You know what I do with home assistant updates? Wait at least until mid of month before upgrading to the next major release. And before that very carefully reading the community thread about the release and the summaries of all Github bug reports since the release date to know if still something will break and if yes at least get an idea of the blast radius.
I have been trying to follow logs but they seem to be nonexistent once it fails at the google cast. I find it odd that radio-browser integration works fine in a browser and other integrations (DNLA server) work with google cast. it seems the combination of radio-browser and google cast dont play nice together now. Also strange is I have a full back up of 2024.6.4 and if I roll back to it I am having the same error. I have an image of the sd card before the upgrade and restore (2025.6.4) and it still works. I will lose my device history if I just swap cards with the backup and wait for the next upgrade to try again, so I am still trying to find something that will provide a solution or clues to what is actually broke. at least I can still collect my weather station data and energy data while I wait for a fix to my streaming audio.
I’ve commented before that I think the pace of development is too fast. I’d be ok with fewer new features and more emphasis on stability and new hardware and integrations.
I usually wait until late in the month to try the update, and I always do a full VM backup before I install it. This month I tried upgrading earlier and had problems, so I reverted to the backup. Upgrades are always scary and I don’t like that.
Please give a source for this.
Notice that @crzynik sourced their statement. It only makes sense!
Ummm, yeah. Do that with every release/upgrade to any software! Great tip for everyone.
Define ‘n’ please.
Nope.
I know I have not been here as long as many others. But, for my HA tenur, I have taken EVERY update the day it came out. I believe I have only had an issue ONE time.
But, that is some great advice above. Thanks for your input on how to correctly investigate updates before upgrading.
Same here! My installations are updated to the lastest, but the first install of that system was my third install of HA-OS. One on my old Pi that ran for around two years, and two on my new homeserver. This one is now running for four years something. That move was done via a normal backup and it was all good.
For most people HA runs just fine. People do update in a matter of days after new versions come out, see the statistics.
I’m starting to get the feeling, that the problem might not be HA, but rather between screen and chair…
Is this now again “all against someone [here jeffcrom]” who allowed himself to say something negative?
I didn’t have that many problems in the past, but everyone should at least see, that there are more and more really severe problems in the last releases and months.

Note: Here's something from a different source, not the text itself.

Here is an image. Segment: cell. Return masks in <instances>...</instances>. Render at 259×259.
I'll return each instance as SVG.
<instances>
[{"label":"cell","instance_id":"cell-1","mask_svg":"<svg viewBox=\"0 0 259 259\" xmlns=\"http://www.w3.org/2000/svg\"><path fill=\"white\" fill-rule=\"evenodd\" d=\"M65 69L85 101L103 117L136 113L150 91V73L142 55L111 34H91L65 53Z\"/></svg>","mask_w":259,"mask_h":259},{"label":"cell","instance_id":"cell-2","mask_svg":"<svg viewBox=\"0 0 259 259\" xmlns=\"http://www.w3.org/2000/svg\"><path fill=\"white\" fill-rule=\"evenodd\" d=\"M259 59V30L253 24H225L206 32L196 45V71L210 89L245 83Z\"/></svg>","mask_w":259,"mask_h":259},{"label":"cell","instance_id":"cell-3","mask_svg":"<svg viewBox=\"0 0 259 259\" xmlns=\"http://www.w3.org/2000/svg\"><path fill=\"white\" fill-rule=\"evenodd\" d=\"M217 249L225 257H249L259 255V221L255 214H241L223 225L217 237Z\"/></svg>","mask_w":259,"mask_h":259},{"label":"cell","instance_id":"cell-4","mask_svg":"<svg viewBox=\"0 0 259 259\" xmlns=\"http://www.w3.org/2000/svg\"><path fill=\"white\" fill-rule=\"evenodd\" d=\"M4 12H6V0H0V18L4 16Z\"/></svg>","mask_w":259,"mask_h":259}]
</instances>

Easy to say “your problem”, “custom here and there”, but if so many custom integrations work before (and until the HA core upgrade) and perhaps rely on stable (?) functions and apis, I don’t know if the frequency of breaking changing basics, functions and apis are really the best idea of all, if other integration then break and break HA then as well. Example the changes and problems with the entity history this release.
I have the feeling that HA grew up with the custom cards and integration. And now it breaks more and more with this concept (to get rid of all this?) and don’t care about them any more. And this is not because of “open source” because these changes are only allowed and well approved only from the inner circle of the project.